- Genre: Adventure Action
- Created by: Alex Toth
- Directed by: Joseph Barbera William Hanna
- Voices of: Jerry Dexter Janet Waldo Barney Phillips Don Messick
- Theme music composer: Hoyt Curtin
- Composer: Hoyt Curtin
- Country of origin: United States
- Original language: English
- No. of seasons: 1
- No. of episodes: 18 (36 segments)

Production
- Producers: Joseph Barbera William Hanna
- Running time: 22 minutes (11 minutes per segment)
- Production company: Hanna-Barbera Productions

Original release
- Network: CBS
- Release: September 9, 1967 – January 20, 1968

= Shazzan =

American animated television series

Shazzan is an American animated television series created by Alex Toth and produced by Hanna-Barbera Productions that aired on Saturday mornings on CBS from September 9, 1967, to January 20, 1968, and continued in reruns until September 6, 1969. The series follows the adventures of two 12-year-old siblings, Chuck and Nancy, traveling around a mystical Arabian world, mounted on Kaboobie the flying camel.
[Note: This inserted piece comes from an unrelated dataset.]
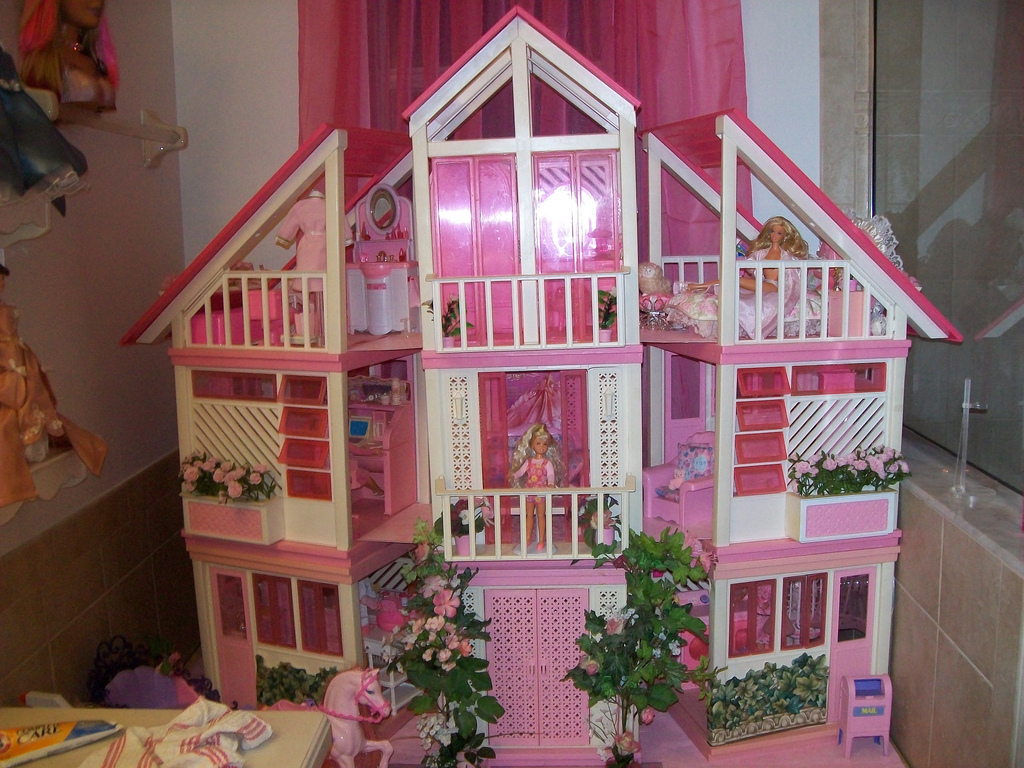 This was Barbie's house in 1962. What is it called?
During their journey they face several dangers, but they are aided by Shazzan, a genie with magical powers. 18 half-hour episodes were produced, made up of two 11-minute segments.

==Plot==
Siblings Chuck (voiced by Jerry Dexter) and Nancy (voiced by Janet Waldo) come across a cave off the coast of Maine where they find a mysterious chest containing halves of a strange ring. When they first join the two halves of the ring, they end up transported back to the fabled land of the Arabian Nights where they meet their genie Shazzan (voiced by Barney Phillips). Shazzan creates a magical flying camel named Kaboobie (voiced by Don Messick) to serve as their mode of transportation and gives them gifts like an invisibility cloak and a magic rope. Shazzan tells Chuck and Nancy that he cannot return them home until they deliver the two halves of the ring to its rightful owner known as the Wizard of the 7th Mountain.
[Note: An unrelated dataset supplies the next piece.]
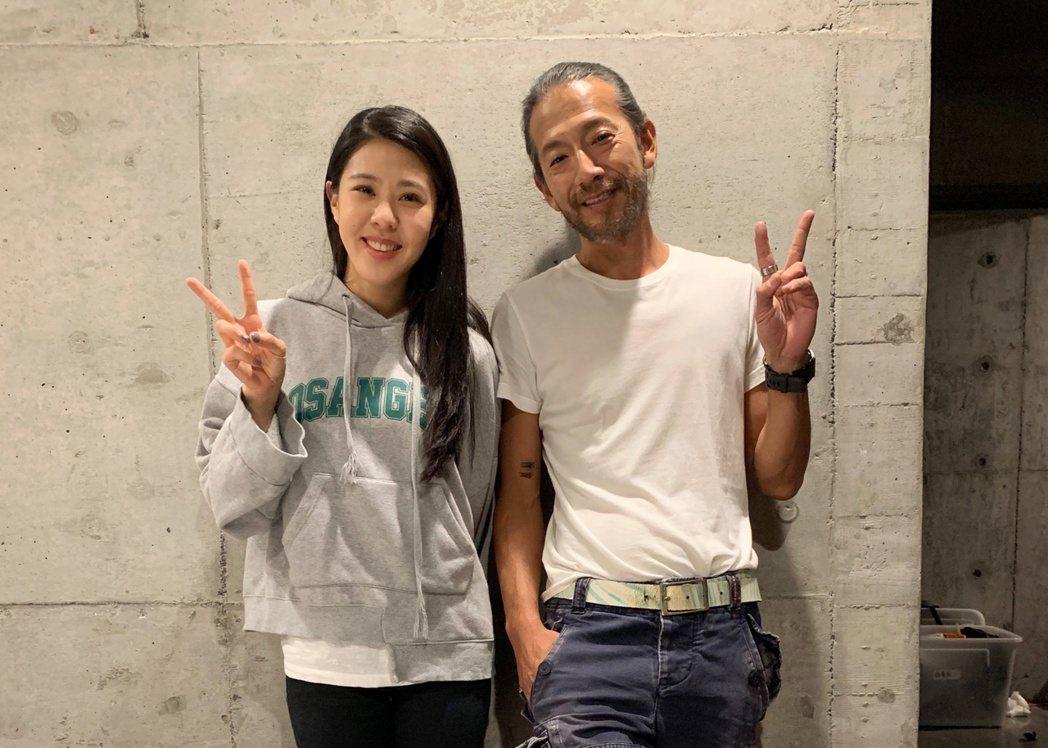 Erika劉艾立(左)與袁緒虎在「天堂的微笑」戲中飾演父女。圖/喜鵲娛樂提供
Shazzan is very large, being able to hold Chuck, Nancy, and Kaboobie in the open palm of his hand. He is wise and jolly in nature, usually appearing with a cheerful "Ho-ho ho-HO!" and addressing the two children as his "little masters". Chuck and Nancy each wear one half of the broken ring, which has to be joined to bring forth their magical servant in times of danger or different villains.

Out of the one-shot villains, Shazzan, Chuck, Nancy, and Kaboobie had two villains they encounter more than once:

- Master of Thieves – A powerful sorcerer who leads a group of thieves.
- Demon in the Bottle – An evil demon imprisoned in a bottle that seeks vengeance on those who imprisoned him.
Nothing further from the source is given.